[START Source extract]
Archive for the ‘GDC’ Category

Nintendo Announces Wifi pay and play, as well as downloadable content

February 22, 2008

Today at GDC Nintendo announced that they will be offering a Wifi Pay and Play service.  This basically means that there will be a service charge when playing certain Wifi games.  They didn’t make a specific announcement as to the price, but they did state that the cost would be managed using Wii points.  This new feature will affect both future DS and Wii games.  To help ease the confusion there will be a special red marking around the Nintendo Wifi Connection Logo, indicating the Pay and Play Service.  Personally I perfer Nintendo’s origenal Wifi stance I call “Play” but hopefully with the Pay and Play they could be indicating a more advanced online system then we see today.  I’m hoping an Animal Crossing MMO, but that’s just me.

Nintendo has also confirmed that they will allow users to download new content for Wii Games.  This will include both store bought games and downloaded games (ex. WiiWare titles).

There haven’t been any games or dates specifically listed for these new services.



Live Blog of the Wii Fit event

February 20, 2008

I am going to try to live blog this event. The signal is horrible, so if I die out…you know why! There shouldn’t be anything big coming out of this anyway.

We are being shown 6 Japanese Wii Fit commercials. You’ve seen all these before.

As of last weekend, 1.4 million units of Wii Fit were sold in Japan.

Discussions for the Wii fit board started long before Wii even came out.

We are shown a diagram of Miyamoto;s original idea for the Wii fit board. Photography isn’t permitted.
[END Source extract]
→ Task description
Can you return the full GDC blog archive word for word, with nothing changed? The records after this point are separate material, unrelated to the GDC blog archive.
[START Material shown]
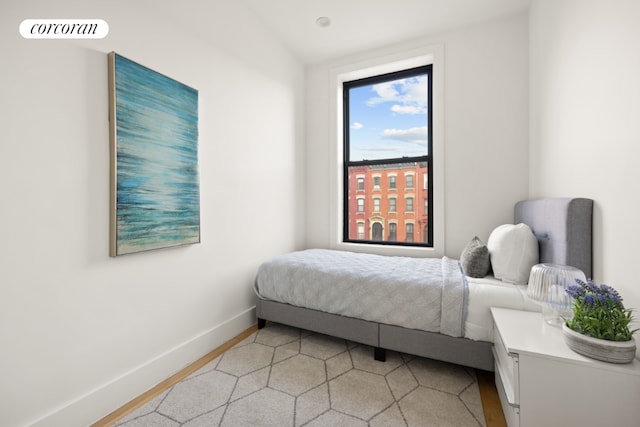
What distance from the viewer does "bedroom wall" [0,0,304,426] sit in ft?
3.89

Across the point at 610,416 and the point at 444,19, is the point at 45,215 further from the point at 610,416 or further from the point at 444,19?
the point at 444,19

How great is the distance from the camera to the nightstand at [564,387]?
1.02 metres

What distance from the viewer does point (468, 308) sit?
66.4 inches

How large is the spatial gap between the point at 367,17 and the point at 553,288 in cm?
260

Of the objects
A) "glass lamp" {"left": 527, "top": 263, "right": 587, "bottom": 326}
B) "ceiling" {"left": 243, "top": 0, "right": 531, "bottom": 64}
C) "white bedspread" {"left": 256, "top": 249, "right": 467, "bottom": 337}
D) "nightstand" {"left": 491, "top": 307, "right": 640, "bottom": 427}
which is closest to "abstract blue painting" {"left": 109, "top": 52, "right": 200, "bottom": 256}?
"white bedspread" {"left": 256, "top": 249, "right": 467, "bottom": 337}

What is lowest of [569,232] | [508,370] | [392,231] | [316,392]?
[316,392]

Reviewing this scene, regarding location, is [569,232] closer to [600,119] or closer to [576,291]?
[576,291]

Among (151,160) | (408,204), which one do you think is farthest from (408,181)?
(151,160)

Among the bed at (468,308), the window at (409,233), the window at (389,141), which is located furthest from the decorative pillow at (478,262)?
the window at (409,233)

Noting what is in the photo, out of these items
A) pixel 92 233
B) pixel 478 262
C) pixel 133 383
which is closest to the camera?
pixel 92 233

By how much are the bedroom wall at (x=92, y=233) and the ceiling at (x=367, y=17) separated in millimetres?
462

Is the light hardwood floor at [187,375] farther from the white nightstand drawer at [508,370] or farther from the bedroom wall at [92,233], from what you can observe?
the white nightstand drawer at [508,370]

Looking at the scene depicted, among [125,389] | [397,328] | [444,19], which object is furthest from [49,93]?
[444,19]

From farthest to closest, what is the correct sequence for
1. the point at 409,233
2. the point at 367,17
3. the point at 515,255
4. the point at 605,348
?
the point at 409,233 < the point at 367,17 < the point at 515,255 < the point at 605,348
[END Material shown]
→ Problem solution
Archive for the ‘GDC’ Category

Nintendo Announces Wifi pay and play, as well as downloadable content

February 22, 2008

Today at GDC Nintendo announced that they will be offering a Wifi Pay and Play service.  This basically means that there will be a service charge when playing certain Wifi games.  They didn’t make a specific announcement as to the price, but they did state that the cost would be managed using Wii points.  This new feature will affect both future DS and Wii games.  To help ease the confusion there will be a special red marking around the Nintendo Wifi Connection Logo, indicating the Pay and Play Service.  Personally I perfer Nintendo’s origenal Wifi stance I call “Play” but hopefully with the Pay and Play they could be indicating a more advanced online system then we see today.  I’m hoping an Animal Crossing MMO, but that’s just me.

Nintendo has also confirmed that they will allow users to download new content for Wii Games.  This will include both store bought games and downloaded games (ex. WiiWare titles).

There haven’t been any games or dates specifically listed for these new services.



Live Blog of the Wii Fit event

February 20, 2008

I am going to try to live blog this event. The signal is horrible, so if I die out…you know why! There shouldn’t be anything big coming out of this anyway.

We are being shown 6 Japanese Wii Fit commercials. You’ve seen all these before.

As of last weekend, 1.4 million units of Wii Fit were sold in Japan.

Discussions for the Wii fit board started long before Wii even came out.

We are shown a diagram of Miyamoto;s original idea for the Wii fit board. Photography isn’t permitted.